Book Review: Hungry by H.A. Swain

The blurb as seen on Goodreads:
Release Date: June 3, 2014
Publisher: Feiwel & friends
384 Pages

In Thalia’s world, there is no more food and no need for food, as everyone takes medication to ward off hunger. Her parents both work for the company that developed the drugs society consumes to quell any food cravings, and they live a life of privilege as a result. When Thalia meets a boy who is part of an underground movement to bring food back, she realizes that there is an entire world outside her own. She also starts to feel hunger, and so does the boy. Are the meds no longer working?

Together, they set out to find the only thing that will quell their hunger: real food. It’s a journey that will change everything Thalia thought she knew. But can a "privy" like her ever truly be part of a revolution?

Imagine a future where there is no food and the only nutrition you get is through a synthetic substance called Synthamil. Your daily dose of Synthamil is carefully calibrated to your body’s needs and eliminates the need for actual food. So none of this:
Or this:

Nothing! Just a small liquid tube of nutrients. Sounds yummy…
In this future, all forms of food (seeds, animals, etc) have been eliminated or lost to wars. Scientists have found a way to sustain society without the constant struggle of people fighting for food and money. Or so they think. Enter Thalia Apple, daughter of one of the founding scientists of Syntamil. Thalia comes from a life of privilege, having both parents who work for the OneWorld Corporation, until one day her stomach growls.  She’s scared at first; constantly trying to hide whatever is happening to her body, but it just gets worse.

Then she meets Basil, another person like her who also feels hunger. Thalia is then thrown into a world of lies, deceit, confusion, and corporate domination as she struggles to find the truth in what’s going on in the world. 

Honestly, I’m on the fence about this one – not sure how I actually feel. On one hand, I loved the concept. It was original and interesting. And I liked Thalia – she questioned everything, she never followed people blindly instead she challenged them to further understand. I also liked Basil. He was adorable if not a little too easily swayed. Their relationship, although a little insta-lovish, was cute. I loved how they always looked out for each other. 

What was confusing for me was the world set up. I felt like there was so much thrown at us that it was hard to grasp and even harder for me to visualize, especially the Inner Loops. Everything was so hi-tech and scientific that I felt like I was in the Fifth Element.

The pacing was another thing that felt a little off to me. I lost some interest about halfway through and didn’t end up going back to the book for a few weeks. Parts felt extremely cultish and that whole idea freaks me out, so it may have just been me. 
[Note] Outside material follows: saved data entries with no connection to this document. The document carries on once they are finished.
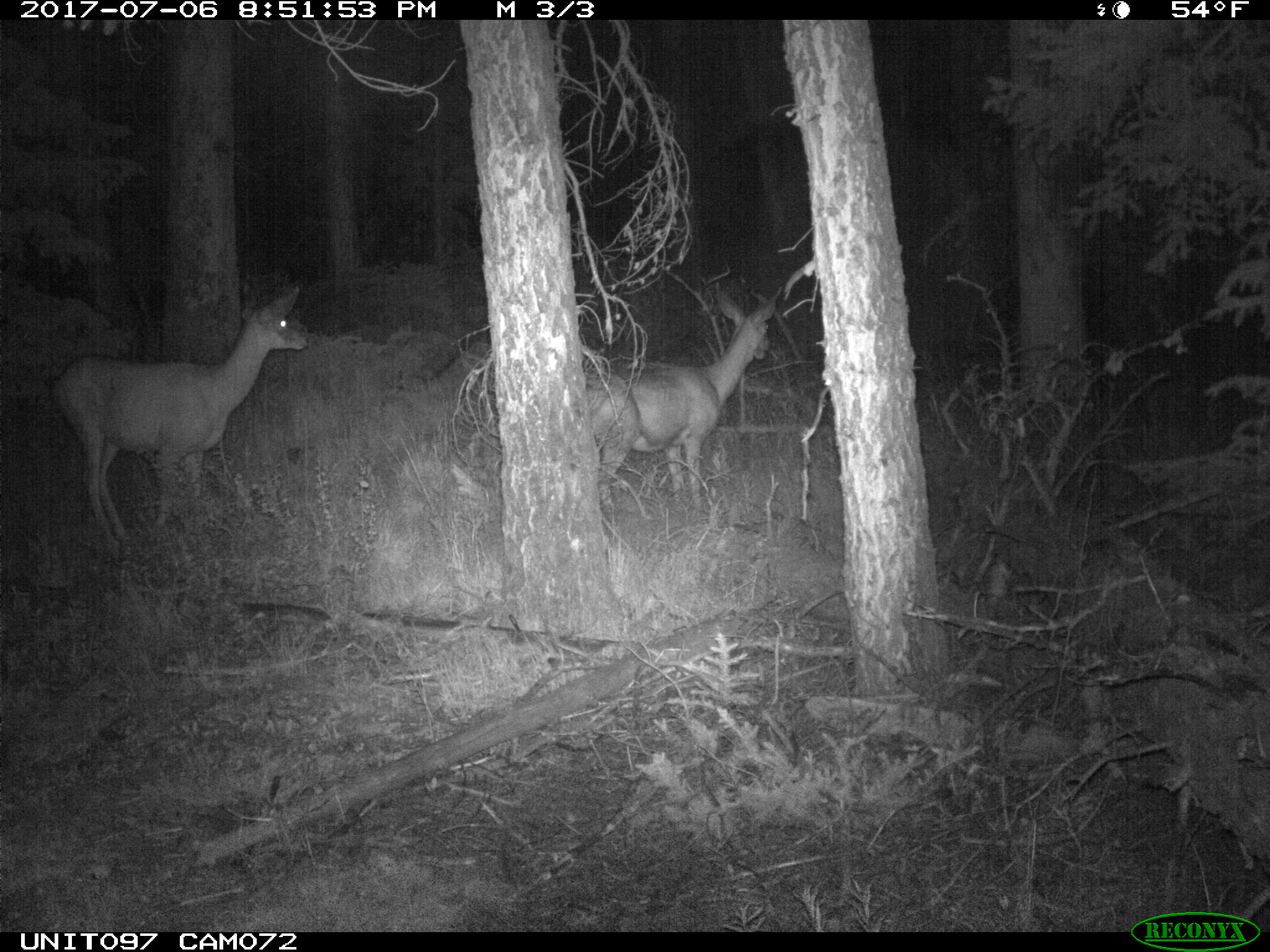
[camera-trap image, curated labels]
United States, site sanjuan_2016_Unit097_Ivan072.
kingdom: Animalia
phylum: Chordata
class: Mammalia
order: Artiodactyla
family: Cervidae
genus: Odocoileus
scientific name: Odocoileus hemionus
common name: mule deer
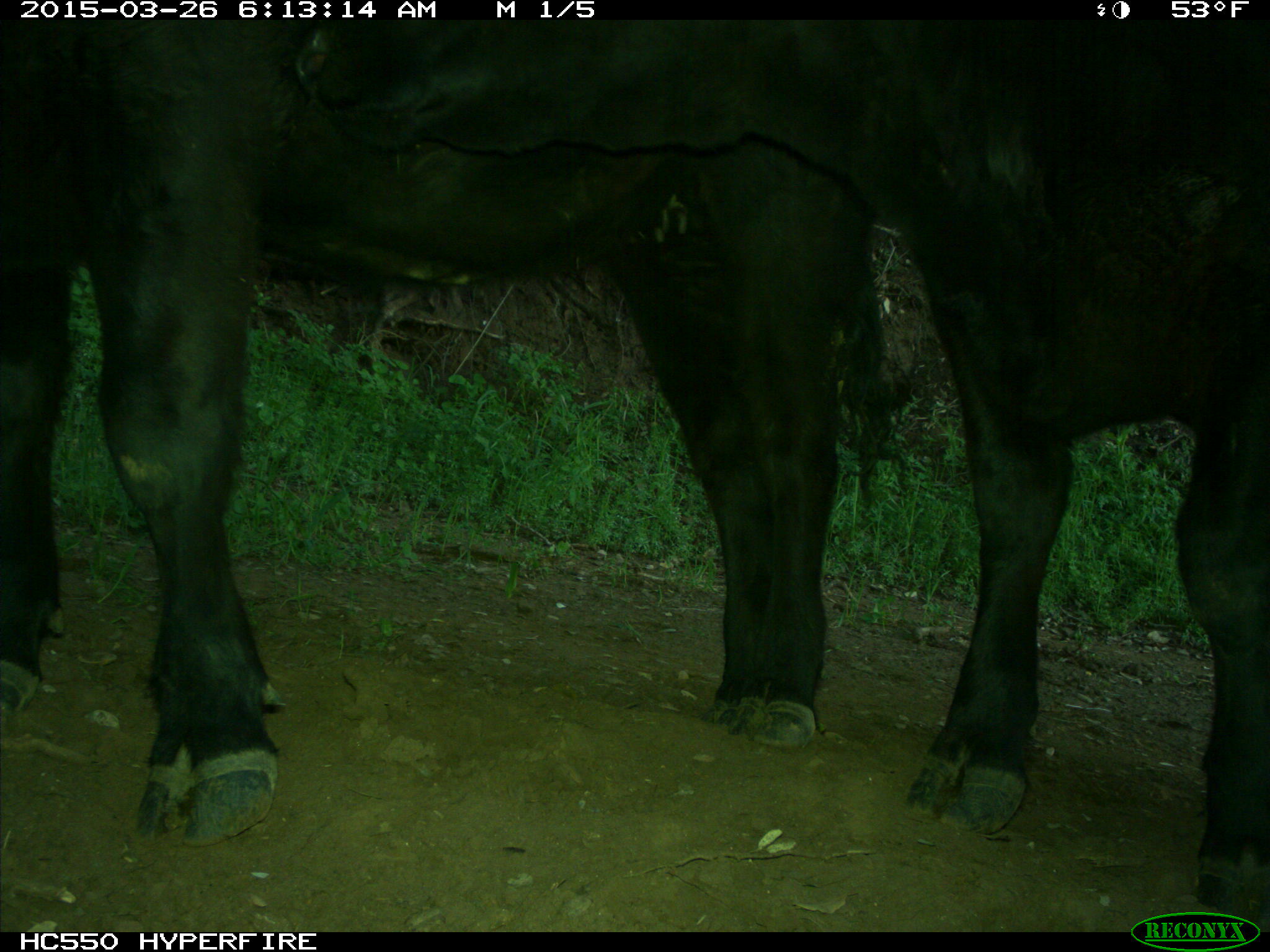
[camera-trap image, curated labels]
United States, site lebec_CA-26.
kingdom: Animalia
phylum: Chordata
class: Mammalia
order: Artiodactyla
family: Bovidae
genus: Bos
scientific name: Bos taurus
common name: domestic cow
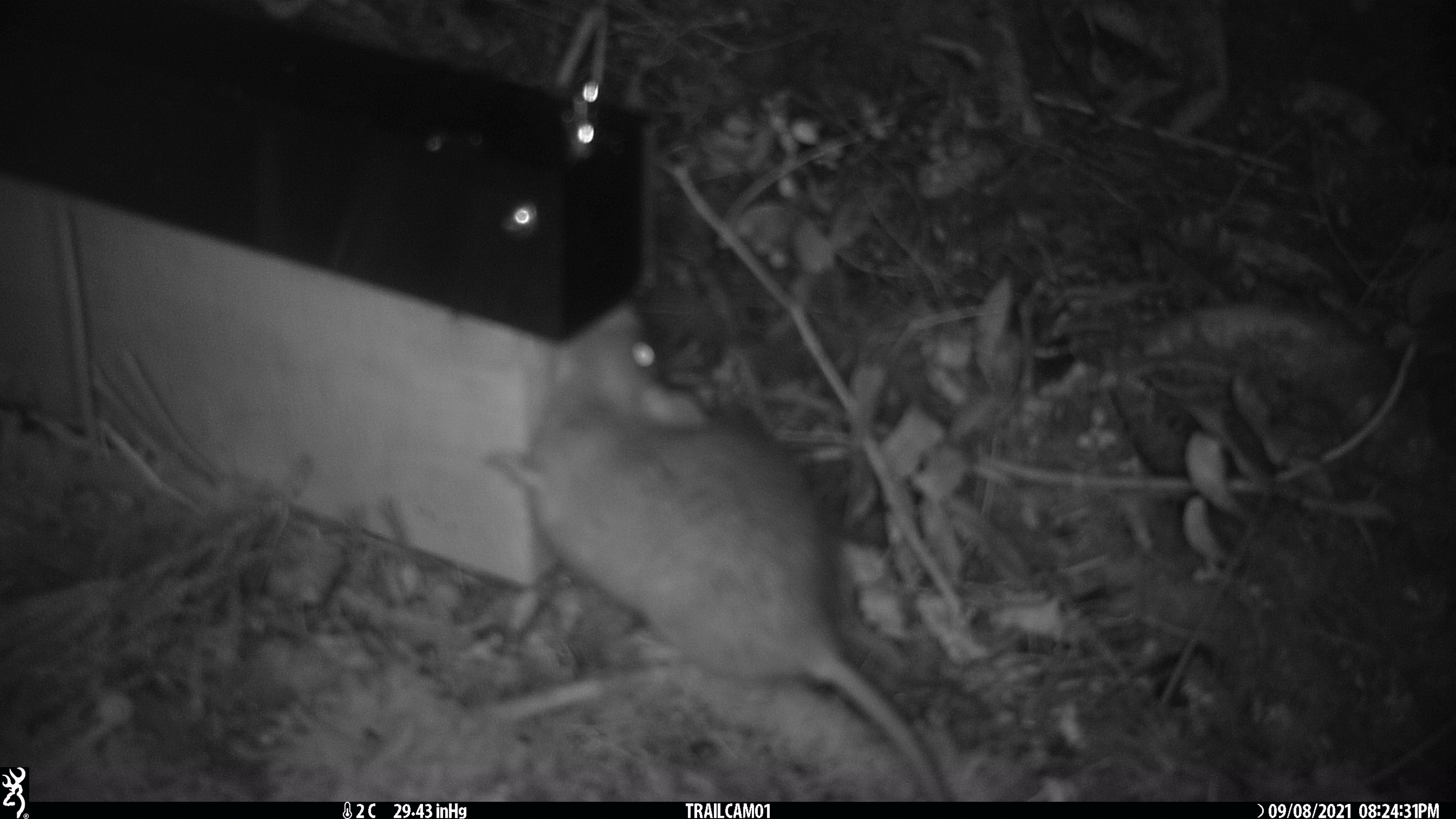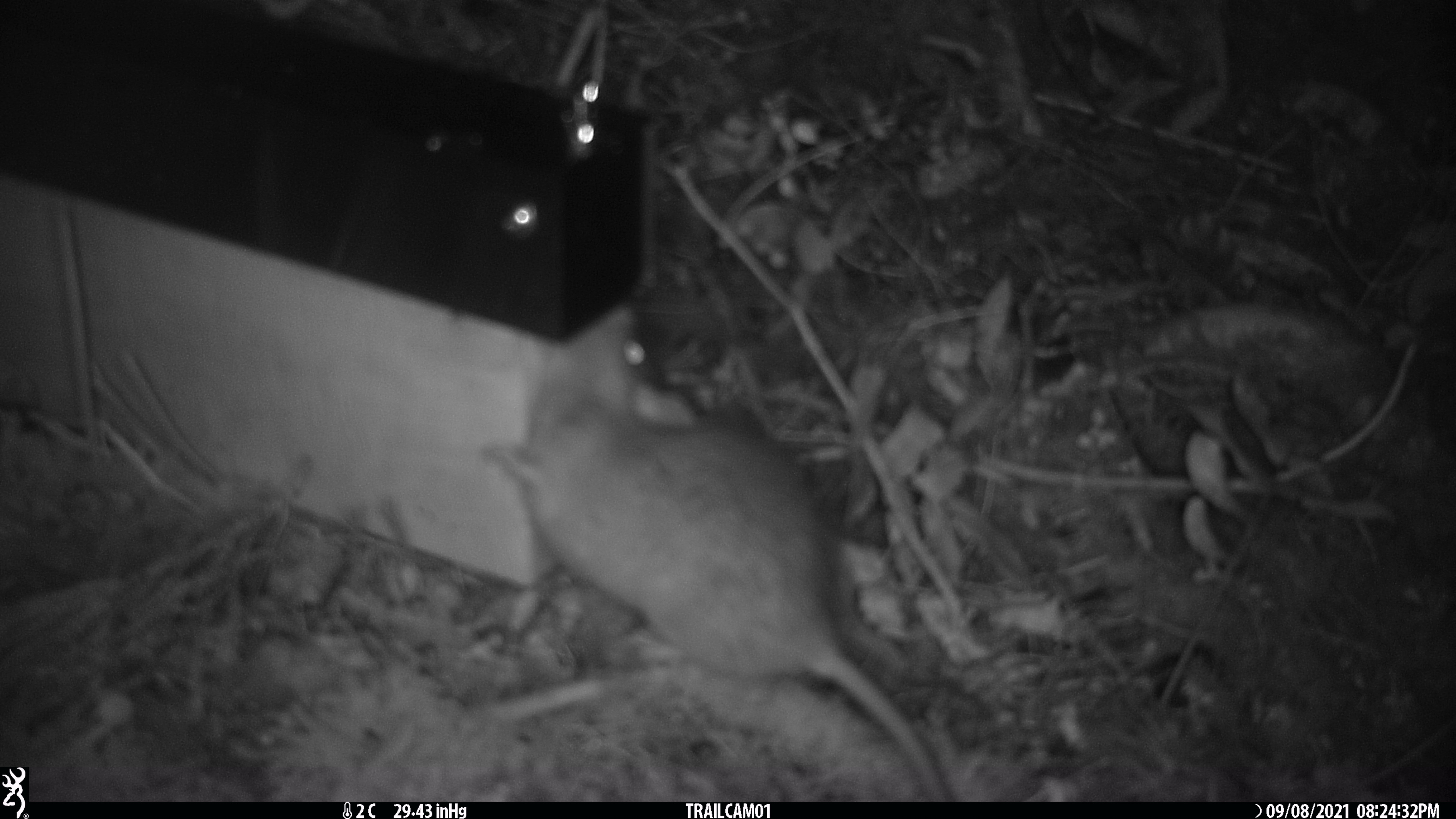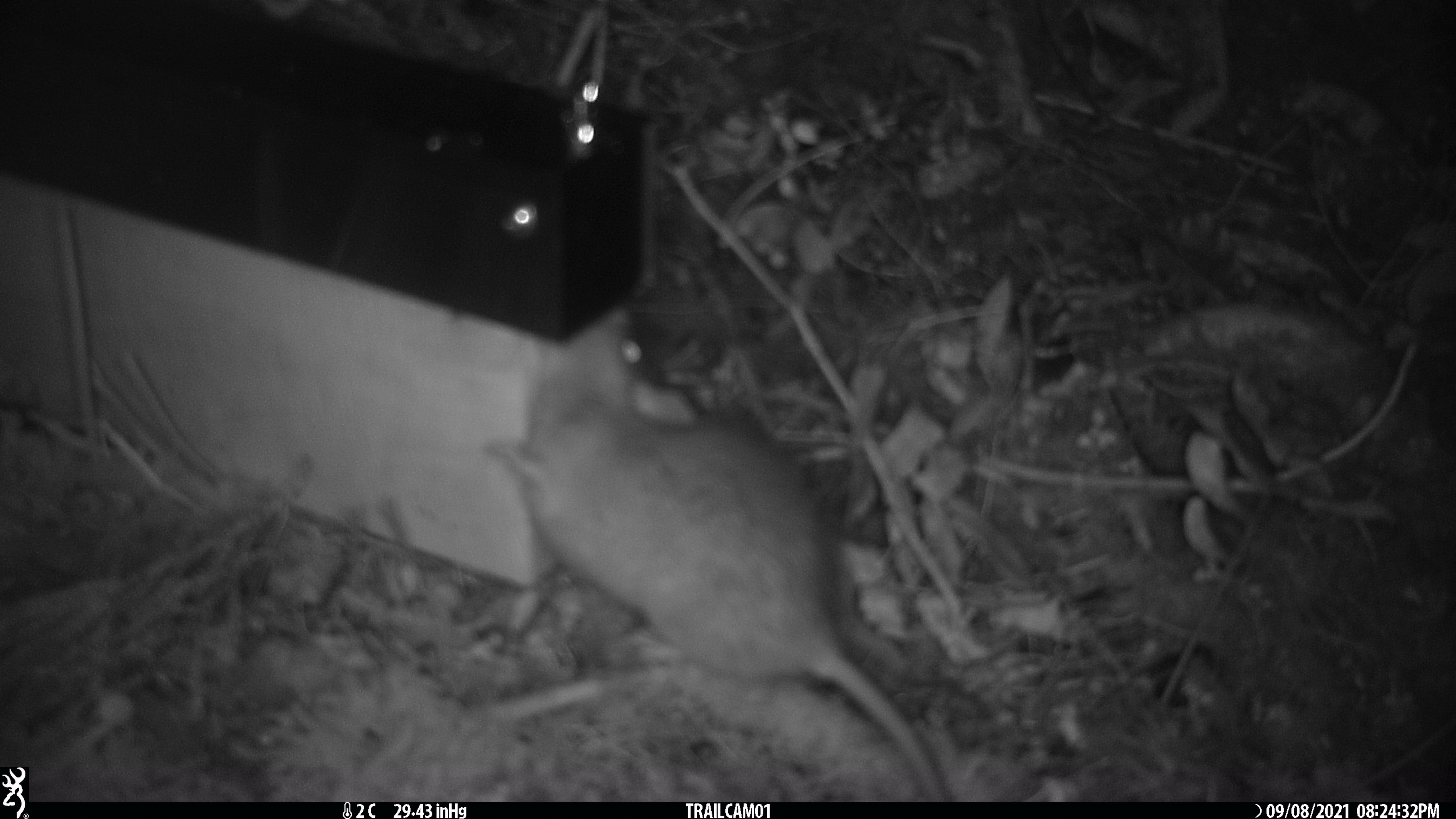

And then there was the ending. At about 90% in, the book enters this crazy, non-stop action ‘omg what’s going to happen’ phase. Its built up so much that you just know something bad is going to happen and I started to wonder how anyone is going to get out of this and how this book was going to be wrapped up in 10%. Well, basically, it just ended. It was so abrupt that I was left feeling unsatisfied. Now, I just want to say, I’m not upset or dissatisfied with how the story ended for our characters, it’s more the way it was so rushed that ultimately I felt let down.

Overall, a good concept and a decent read. 
I received an e-copy of this novel from the publisher via Netgalley in return for an honest review.

1 comment :

  1. Still haven't read a 4 or 5 star review of this book. I'm quite disappointed since the concept is AMAZING! I don't like the info dumping and confusion of the world building but I hope I can keep up with it. Great review!